"Plötzlich gab es dann doch Geld für die Kunst", stellt Bernhardt fest. Auch das Künstlerhaus profitierte davon und beteiligte sich unter anderem mit einem ersten Überblick zum "Video im Abendland". Die Galeristen Hans-Jürgen Müller, Ursula Schurr und Max Hetzler veranstalteten die größte private Galerieausstellung, die es bis dahin gab. Sie nannten sie "Europa '79" und wollten bereits die Kunst des nächsten Jahrzehnts vorwegnehmen.

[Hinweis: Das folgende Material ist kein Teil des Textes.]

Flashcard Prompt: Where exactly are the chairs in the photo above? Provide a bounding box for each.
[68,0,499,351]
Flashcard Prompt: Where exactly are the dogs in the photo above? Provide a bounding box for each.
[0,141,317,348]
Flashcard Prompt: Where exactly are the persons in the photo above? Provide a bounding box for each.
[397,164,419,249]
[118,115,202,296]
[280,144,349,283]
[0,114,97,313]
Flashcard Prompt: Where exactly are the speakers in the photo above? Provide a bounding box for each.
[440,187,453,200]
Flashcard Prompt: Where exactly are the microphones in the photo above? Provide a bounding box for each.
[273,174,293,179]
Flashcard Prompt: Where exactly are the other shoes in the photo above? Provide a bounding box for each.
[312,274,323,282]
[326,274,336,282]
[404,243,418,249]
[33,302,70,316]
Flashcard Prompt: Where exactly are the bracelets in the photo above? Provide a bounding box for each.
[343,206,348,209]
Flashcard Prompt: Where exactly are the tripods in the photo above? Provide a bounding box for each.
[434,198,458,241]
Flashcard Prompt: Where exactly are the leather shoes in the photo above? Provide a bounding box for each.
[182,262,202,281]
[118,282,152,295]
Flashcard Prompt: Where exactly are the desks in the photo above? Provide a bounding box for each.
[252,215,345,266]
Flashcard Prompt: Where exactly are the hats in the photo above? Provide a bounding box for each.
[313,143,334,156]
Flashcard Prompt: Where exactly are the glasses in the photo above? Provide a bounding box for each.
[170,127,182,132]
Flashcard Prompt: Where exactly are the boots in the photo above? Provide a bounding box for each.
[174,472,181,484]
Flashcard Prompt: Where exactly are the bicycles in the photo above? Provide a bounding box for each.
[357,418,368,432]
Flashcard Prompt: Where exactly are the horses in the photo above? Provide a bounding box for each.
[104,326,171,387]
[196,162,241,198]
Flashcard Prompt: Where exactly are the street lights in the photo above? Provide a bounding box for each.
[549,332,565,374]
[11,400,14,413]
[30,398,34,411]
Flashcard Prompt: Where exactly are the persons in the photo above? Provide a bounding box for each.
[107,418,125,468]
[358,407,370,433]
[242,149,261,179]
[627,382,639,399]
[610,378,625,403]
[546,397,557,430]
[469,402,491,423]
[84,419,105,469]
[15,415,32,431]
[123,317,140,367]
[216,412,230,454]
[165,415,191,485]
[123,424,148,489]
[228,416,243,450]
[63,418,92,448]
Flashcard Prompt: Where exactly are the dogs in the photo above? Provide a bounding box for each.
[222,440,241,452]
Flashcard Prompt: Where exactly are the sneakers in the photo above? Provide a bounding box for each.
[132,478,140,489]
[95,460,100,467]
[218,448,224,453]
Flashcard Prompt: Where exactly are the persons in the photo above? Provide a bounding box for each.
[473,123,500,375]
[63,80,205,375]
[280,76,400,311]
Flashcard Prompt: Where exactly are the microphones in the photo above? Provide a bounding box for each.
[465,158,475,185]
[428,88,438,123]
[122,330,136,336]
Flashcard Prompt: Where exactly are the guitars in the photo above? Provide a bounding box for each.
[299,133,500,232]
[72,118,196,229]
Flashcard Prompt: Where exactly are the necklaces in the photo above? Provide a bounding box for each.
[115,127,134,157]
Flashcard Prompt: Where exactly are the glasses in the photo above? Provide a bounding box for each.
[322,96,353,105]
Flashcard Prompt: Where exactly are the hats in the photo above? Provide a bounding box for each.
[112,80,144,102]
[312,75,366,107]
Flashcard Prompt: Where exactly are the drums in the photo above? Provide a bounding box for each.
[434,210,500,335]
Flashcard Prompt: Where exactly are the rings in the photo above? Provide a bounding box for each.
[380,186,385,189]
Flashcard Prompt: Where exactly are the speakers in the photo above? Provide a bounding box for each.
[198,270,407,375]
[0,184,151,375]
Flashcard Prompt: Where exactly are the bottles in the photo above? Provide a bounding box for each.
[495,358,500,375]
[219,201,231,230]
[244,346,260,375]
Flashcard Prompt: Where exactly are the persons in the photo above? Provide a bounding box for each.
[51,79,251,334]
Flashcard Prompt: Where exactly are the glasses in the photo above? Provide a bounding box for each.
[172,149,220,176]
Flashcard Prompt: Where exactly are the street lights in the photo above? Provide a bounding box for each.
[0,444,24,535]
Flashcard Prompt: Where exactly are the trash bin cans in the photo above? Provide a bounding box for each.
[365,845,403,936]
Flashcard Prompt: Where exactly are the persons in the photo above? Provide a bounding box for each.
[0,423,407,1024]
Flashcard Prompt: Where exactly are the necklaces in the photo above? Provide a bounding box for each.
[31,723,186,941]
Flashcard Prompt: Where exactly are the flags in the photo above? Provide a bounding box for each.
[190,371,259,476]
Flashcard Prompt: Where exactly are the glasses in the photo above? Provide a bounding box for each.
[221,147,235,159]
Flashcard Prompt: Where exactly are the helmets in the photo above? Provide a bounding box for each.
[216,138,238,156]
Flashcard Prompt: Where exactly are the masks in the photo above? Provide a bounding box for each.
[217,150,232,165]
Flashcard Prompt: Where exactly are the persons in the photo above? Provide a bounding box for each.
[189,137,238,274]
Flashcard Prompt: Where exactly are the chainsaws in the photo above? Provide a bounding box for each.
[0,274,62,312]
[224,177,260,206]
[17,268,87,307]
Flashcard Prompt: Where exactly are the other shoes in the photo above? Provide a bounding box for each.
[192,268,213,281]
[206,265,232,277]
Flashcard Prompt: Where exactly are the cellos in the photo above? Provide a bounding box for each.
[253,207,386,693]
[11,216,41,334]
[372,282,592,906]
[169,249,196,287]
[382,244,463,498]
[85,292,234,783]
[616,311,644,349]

Dabei kam es allerdings zu einem Skandal: In einer Performance im Tagblattturm hatte der nackte Wiener Künstler Wolfgang Flatz das Publikum aufgefordert, ihn mit Wurfpfeilen zu bewerfen. "Sie werden nie mehr Förderung von uns erhalten", drohte der Kulturamtsleiter Fritz Richert und OB Manfred Rommel schimpfte: "Jetzt muss genug sein."
Die Künstlerhaus-Macher hatten aber noch lange nicht genug. Sie veranstalteten ein Symposium, "Künstlerhäuser wozu?" und die einleitend beschriebene Podiumsdiskussion mit Rommel und Beuys. Es war eine turbulente Zeit. Gestört von den Hausbesetzern und der unangemeldeten Performance, redeten die Diskutanten weniger miteinander als aneinander vorbei. "Die Kunstmetropole ist das, was wir suchen", befand dennoch der Moderator Michael Klett. Später engagierte er sich beim Aufbau des Literaturhauses.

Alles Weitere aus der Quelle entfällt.